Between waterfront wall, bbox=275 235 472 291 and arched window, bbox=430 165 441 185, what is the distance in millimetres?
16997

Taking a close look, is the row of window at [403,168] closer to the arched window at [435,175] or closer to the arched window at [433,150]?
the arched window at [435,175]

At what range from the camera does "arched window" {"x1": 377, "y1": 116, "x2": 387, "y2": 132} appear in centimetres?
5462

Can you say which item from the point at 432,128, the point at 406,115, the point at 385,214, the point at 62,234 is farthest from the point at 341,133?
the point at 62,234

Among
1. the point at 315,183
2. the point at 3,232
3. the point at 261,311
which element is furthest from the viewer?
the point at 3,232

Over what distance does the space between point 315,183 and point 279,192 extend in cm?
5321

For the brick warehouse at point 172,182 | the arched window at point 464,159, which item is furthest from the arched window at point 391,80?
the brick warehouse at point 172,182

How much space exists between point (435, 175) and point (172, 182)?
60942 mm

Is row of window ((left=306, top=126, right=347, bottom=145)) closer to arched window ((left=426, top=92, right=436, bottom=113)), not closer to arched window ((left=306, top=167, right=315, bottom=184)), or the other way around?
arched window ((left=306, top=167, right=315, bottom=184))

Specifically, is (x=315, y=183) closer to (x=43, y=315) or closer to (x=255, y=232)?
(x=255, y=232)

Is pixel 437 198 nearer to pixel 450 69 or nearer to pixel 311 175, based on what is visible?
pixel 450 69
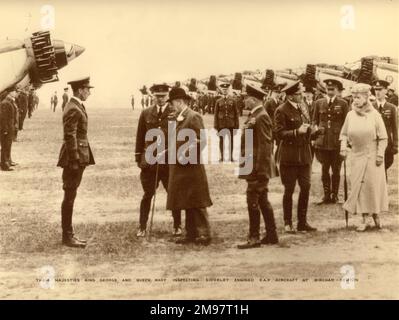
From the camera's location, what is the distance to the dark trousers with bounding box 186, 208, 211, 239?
637 cm

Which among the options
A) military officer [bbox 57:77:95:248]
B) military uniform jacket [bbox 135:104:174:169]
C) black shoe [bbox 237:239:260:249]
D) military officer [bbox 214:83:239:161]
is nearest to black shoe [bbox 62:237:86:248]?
military officer [bbox 57:77:95:248]

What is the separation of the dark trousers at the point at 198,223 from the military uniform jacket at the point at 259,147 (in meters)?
0.57

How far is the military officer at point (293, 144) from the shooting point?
6578 mm

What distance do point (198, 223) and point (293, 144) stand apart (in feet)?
4.02

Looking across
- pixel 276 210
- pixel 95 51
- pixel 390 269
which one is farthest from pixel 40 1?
pixel 390 269

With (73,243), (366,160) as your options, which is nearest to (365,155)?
(366,160)

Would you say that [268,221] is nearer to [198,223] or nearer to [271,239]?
[271,239]

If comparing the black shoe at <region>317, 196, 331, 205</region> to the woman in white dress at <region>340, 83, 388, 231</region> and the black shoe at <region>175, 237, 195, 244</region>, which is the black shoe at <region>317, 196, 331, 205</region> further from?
the black shoe at <region>175, 237, 195, 244</region>

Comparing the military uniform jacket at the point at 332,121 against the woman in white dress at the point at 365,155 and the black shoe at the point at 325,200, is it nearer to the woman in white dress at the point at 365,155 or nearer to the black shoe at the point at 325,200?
the black shoe at the point at 325,200

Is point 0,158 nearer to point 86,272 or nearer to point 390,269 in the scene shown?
point 86,272

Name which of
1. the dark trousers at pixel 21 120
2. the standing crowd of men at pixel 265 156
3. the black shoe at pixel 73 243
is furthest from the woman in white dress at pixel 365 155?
the dark trousers at pixel 21 120

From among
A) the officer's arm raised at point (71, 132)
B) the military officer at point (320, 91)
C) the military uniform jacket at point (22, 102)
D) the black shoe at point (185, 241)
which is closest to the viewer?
the officer's arm raised at point (71, 132)

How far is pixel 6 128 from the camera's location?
9555 millimetres

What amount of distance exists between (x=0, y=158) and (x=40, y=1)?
2.95m
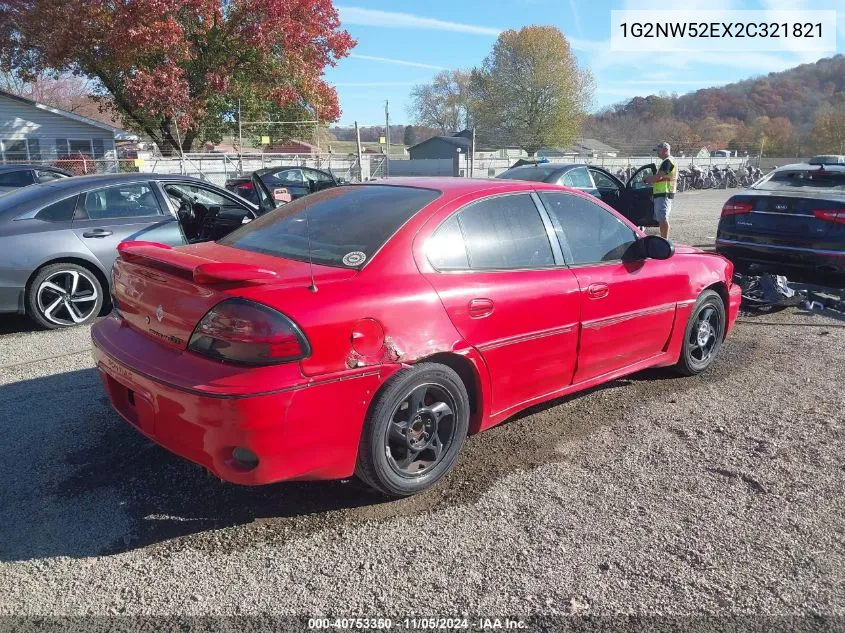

----

- WHAT IS BEING ASKED -
Format the stretch of the data from the line containing "What distance do point" through the end of the data as a numbered list, leaving out blank lines and any pictures.

- FINAL ANSWER -
1. What distance do point (198, 223) and point (293, 144) stand apart (in feet)?
2. 4.02
3. Looking across
4. - pixel 276 210
5. - pixel 95 51
6. - pixel 390 269
7. which one is farthest from pixel 40 1?
8. pixel 390 269
9. With (73,243), (366,160) as your options, which is nearest to (365,155)?
10. (366,160)
11. Would you say that [268,221] is nearer to [198,223] or nearer to [271,239]?
12. [271,239]
13. If comparing the black shoe at <region>317, 196, 331, 205</region> to the woman in white dress at <region>340, 83, 388, 231</region> and the black shoe at <region>175, 237, 195, 244</region>, which is the black shoe at <region>317, 196, 331, 205</region> further from?
14. the black shoe at <region>175, 237, 195, 244</region>
15. Comparing the military uniform jacket at the point at 332,121 against the woman in white dress at the point at 365,155 and the black shoe at the point at 325,200, is it nearer to the woman in white dress at the point at 365,155 or nearer to the black shoe at the point at 325,200?
16. the black shoe at the point at 325,200
17. Is point 0,158 nearer to point 86,272 or nearer to point 390,269 in the scene shown?
18. point 86,272
19. Name which of
20. 1. the dark trousers at pixel 21 120
21. 2. the standing crowd of men at pixel 265 156
22. 3. the black shoe at pixel 73 243
23. is furthest from the woman in white dress at pixel 365 155?
24. the dark trousers at pixel 21 120
25. From among
26. A) the officer's arm raised at point (71, 132)
27. B) the military officer at point (320, 91)
28. C) the military uniform jacket at point (22, 102)
29. D) the black shoe at point (185, 241)
30. which is closest to the viewer?
31. the officer's arm raised at point (71, 132)
32. How far is pixel 6 128 from the camera's location?
33. 9555 millimetres
34. What amount of distance exists between (x=0, y=158) and (x=40, y=1)?
35. 2.95m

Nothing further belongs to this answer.